Redux is a predictable state container for JavaScript apps. It helps you manage the state of your application in a predictable manner, making it easy to test and debug. Redux is often used with libraries like React and Angular to build user interfaces.
Why Use Redux?
In a complex application, managing state can become messy and hard to debug. This is where Redux comes in. Redux provides a single source of truth for your state, making it easier to manage and reason about. It also provides great developer tools for going back in time and understanding exactly what is happening in your app at any given moment.
Redux Principles
Redux is based on three fundamental principles:
Single source of truth: The state of your whole application is stored in a single object tree within a single store. This makes it easier to keep track of changes over time and debug or inspect the application.
State is read-only: The only way to change the state is to emit an action, an object describing what happened. This ensures that neither the views nor the network callbacks will ever write directly to the state.

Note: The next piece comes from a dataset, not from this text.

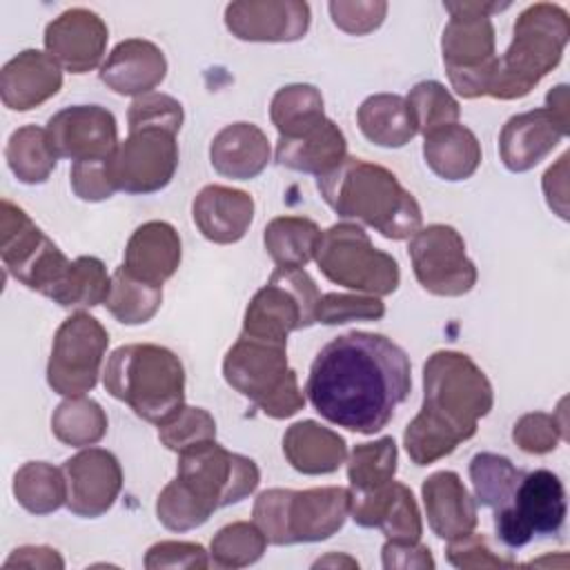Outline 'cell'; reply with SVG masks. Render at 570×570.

Changes are made with pure functions: To specify how the state tree is transformed by actions, you write pure reducers. Reducers are just pure functions that take the previous state and an action, and return the next state.
Core Concepts of Redux
In Redux, the state of your whole application is stored in an object tree inside a single store. The only way to change the state tree is to emit an action, a plain object describing what happened. To tie state and actions together, we write a function called a reducer.
Actions
Actions are payloads of information that send data from your application to your Redux store. They are the only source of information for the store. You send them to the store using store.dispatch()
.
Here's an example action which represents adding a new todo item:
{
type: 'ADD_TODO',
text: 'Build my first Redux app'
}
Reducers
Actions describe the fact that something happened, but don't specify how the application's state changes in response. This is the job of reducers.
A reducer is a pure function that takes the current state and an action, and returns the next state.
(previousState, action) => newState
It's important to return a new state object, instead of mutating the previous state. You can start with a simple reducer as below:
function todoApp(state = initialState, action) {
switch (action.type) {
case 'ADD_TODO':
return Object.assign({}, state, {
todos: [
...state.todos,
{
text: action.text,
completed: false
}
]
});
default:
return state;
}
}
Store
The Store is the object that brings together the state, actions and reducers. It has the following responsibilities:
- Holds application state;
- Allows access to state via
getState()
; - Allows state to be updated via
dispatch(action)
; - Registers listeners via
subscribe(listener)
; - Handles unregistering of listeners via the function returned by
subscribe(listener)
.
Here's how you might create a store with createStore()
:
import { createStore } from 'redux';
import todoApp from './reducers';
let store = createStore(todoApp);
Conclusion
Redux is a powerful tool for managing your application's state. It provides a single source of truth and great developer tools. By understanding its core concepts, you can start to leverage Redux in your own applications.